1-3. Change your current directory to project folder.
cd ./SegCaps-master/SegCaps-master
2. Install Required Packages on Ubuntu / Windows
This code is written for Keras using the TensorFlow backend. The requirements.txt will install tensorflow CPU as default. You may need to adjust requirements.txt file according to your environment (CPU only or GPU for tensorflow installation).
Please install all required packages before using programs.
pip install -r requirements.txt
You may need to install additional library in Ubuntu version 17 or above version.
If you get the following error:
ImportError: libjasper.so.1: cannot open shared object file: No such file or directory
These steps will resolve it:
sudo apt-get update
sudo apt-get install libjasper-dev
3. Make your data directory.
Below commands:
3-1. Create root folder name 'data' in the repo folder. All models, results, etc. are saved to this root directory.
3-2. Create 'imgs' and 'masks' folders for image and mask files.
3-3. If you would like to leverage the data folder which come from this repo, then leave the repo as is.
mkdir data
chmod 755 data
cd ./data
mkdir imgs
mkdir masks
chmod 755 *
cd ..
4. Select Your dataset
4-1. Test the result on original LUNA 16 dataset.
- Go to LUng Nodule Analysis 2016 Grand-Challenges website
- Get an account by registration.
- Join the 'LUNA 16' challenge by click 'All Challenges' on the tab of top. Click the 'Join' and goto 'Download' section to get your data.
- copy your image files into BOTH ./data/imgs and ./data/masks folders.
4-2. Test on Microsoftsoft Common Objects in COntext (MS COCO) dataset 2017.
The repo include a crawler program to download your own class of images for training. But you have to download the annotation file first.
Click Microsoft COCO 2017 to download it.
There are two JSON files contain in the zip file. Extract them into a folder.

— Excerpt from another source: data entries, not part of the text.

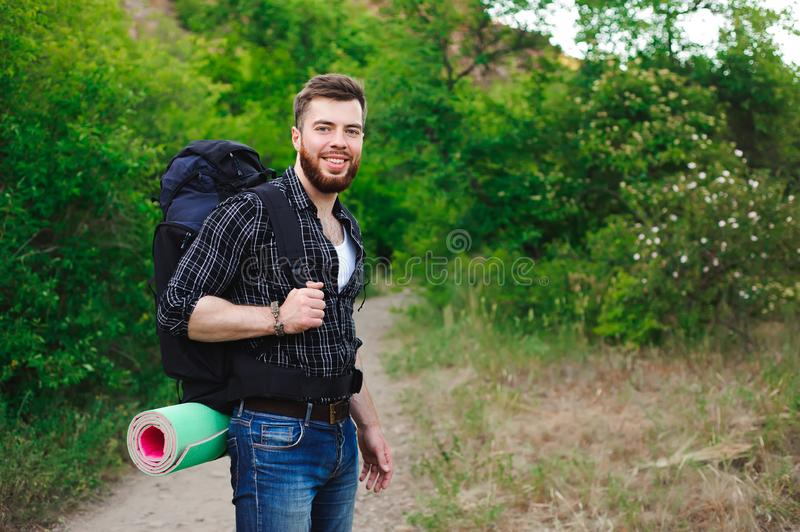 Young Man Traveler with backpack relaxing outdoor. Summer vacations and Lifestyle hiking concept. royalty free stock image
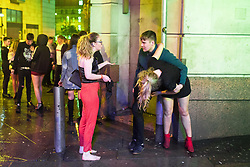 "© Licensed to London News Pictures . 23/12/2017. Manchester, UK. A man supports a woman against a wall outside the Printworks in Manchester City Centre overnight during "" Mad Friday "" , named for being one of the busiest nights of the year for the emergency services in the UK . Photo credit: Joel Goodman/LNP"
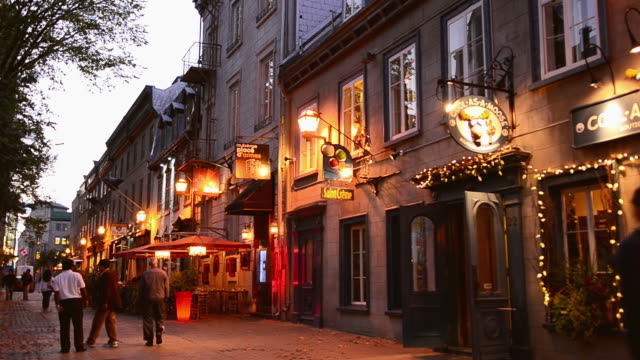 WS View of street scene of cafes on St Anne Street Rue Sainte Anne twilight in French Canada / Quebec City, Quebec, Canada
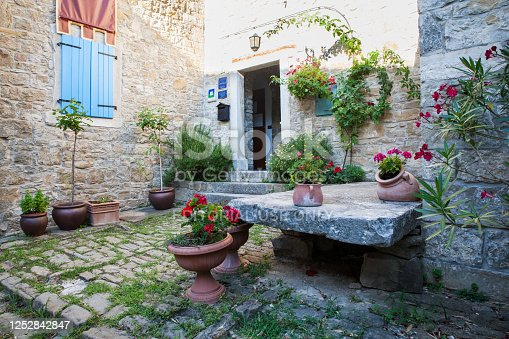 istock View of the typical Istrian courtyard, Groznjan 1252842847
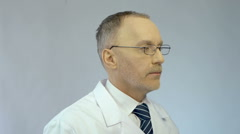 Experienced chief physician turning face to camera, high quality medical care Stock Footage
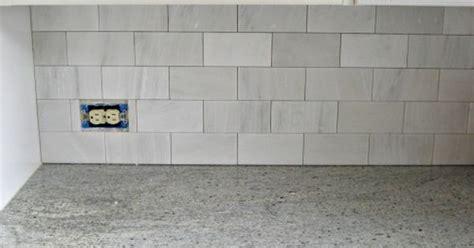 The tiles are the Hampton Carrara 3×6 subway tile in satin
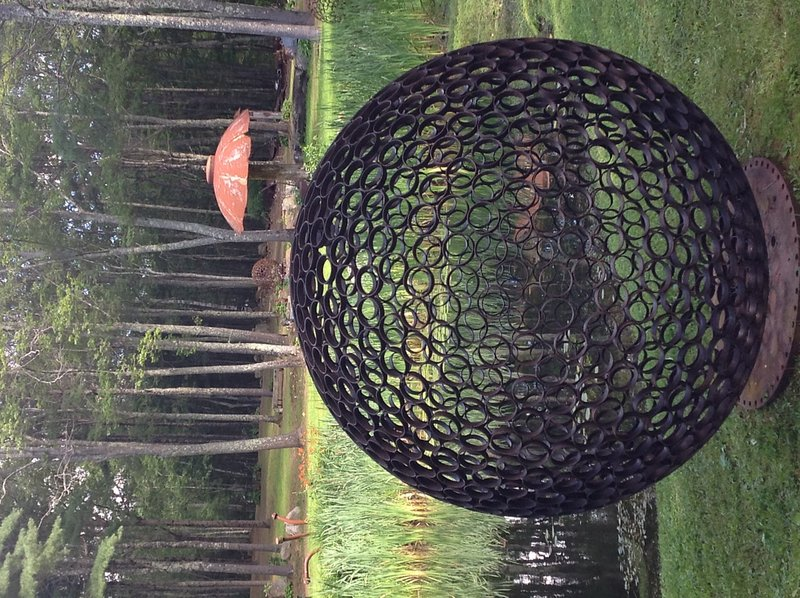 "Jay Sawyer has dotted his property in Warren with the sculptures that he creates from salvaged materials, including ""Samosphere IV: A Space for The Spirit."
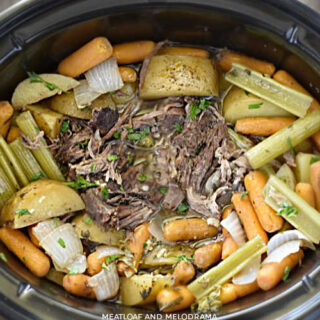 shredded fall apart chuck roast with potatoes, carrots and celery in the crock-pot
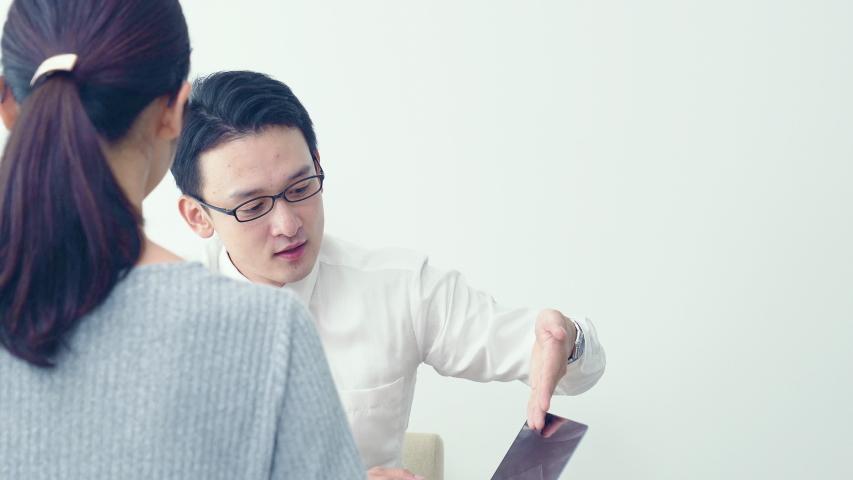 Young asian salesman explaining at a shop.   Shutterstock HD Video #1038462587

In this example, these two annotation files were extracted into the folder ~/SegCaps/annotations/
Example 1: Download 10 images and mask files with 'person' class from MS COCO validation dataset.
cd ./cococrawler
$python3 getcoco17.py --data_root_dir ../data --category person --annotation_file ./annotations/instances_val2017.json --number 10
Example 2: Download image IDs 22228, and 178040 with mask images for only person class from MS COCO 2017 training dataset.
cd ./cococrawler
$python3 getcoco17.py --data_root_dir ../data/coco --category person --annotation_file ./annotations/instances_train2017.json --number 10 --id 22228 178040
You can choose multiple classes if you want. Just specify category of each class by space.
Example: --category person dog cat
Try below command to list all parameters for the crawler program.
python3 getcoco17.py -h
usage: getcoco17.py [-h] [--data_root_dir DATA_ROOT_DIR]
[--category CATEGORY [CATEGORY ...]]
[--annotation_file ANNOTATION_FILE]
[--resolution RESOLUTION] [--id ID [ID ...]]
[--number NUMBER]
Download COCO 2017 image Data
optional arguments:
-h, --help show this help message and exit
--data_root_dir DATA_ROOT_DIR
The root directory for your data.
--category CATEGORY [CATEGORY ...]
MS COCO object categories list (--category person dog
cat). default value is person
--annotation_file ANNOTATION_FILE
The annotation json file directory of MS COCO object
categories list. file name should be
instances_val2017.json
--resolution RESOLUTION
The resolution of images you want to transfer. It will
be a square image.Default is 0. resolution = 0 will
keep original image resolution
--id ID [ID ...] The id of images you want to download from MS COCO
dataset.Number of images is equal to the number of
ids. Masking will base on category.
--number NUMBER The total number of images you want to download.
4-3. Test on your own dataset.
The program only tested on LUNA 16 and MS COCO2017 dataset. But it can support for your own dataset too.
4-3-1. For 2D images
Dimension of images: (Width, Height, Channels)
-
Channels = 1 or 3
-
Program parameters: --dataset mscoco17
4-3-2. For 3D images
Dimension of images: (Width, Height, Slices)
-
Slices = 1 (default) or integer (Number of slices to include for training/testing.)
-
Program parameters: --dataset luna16 --slices 1
4-3-4. Mask files
Due to the program only support binary image segmentation.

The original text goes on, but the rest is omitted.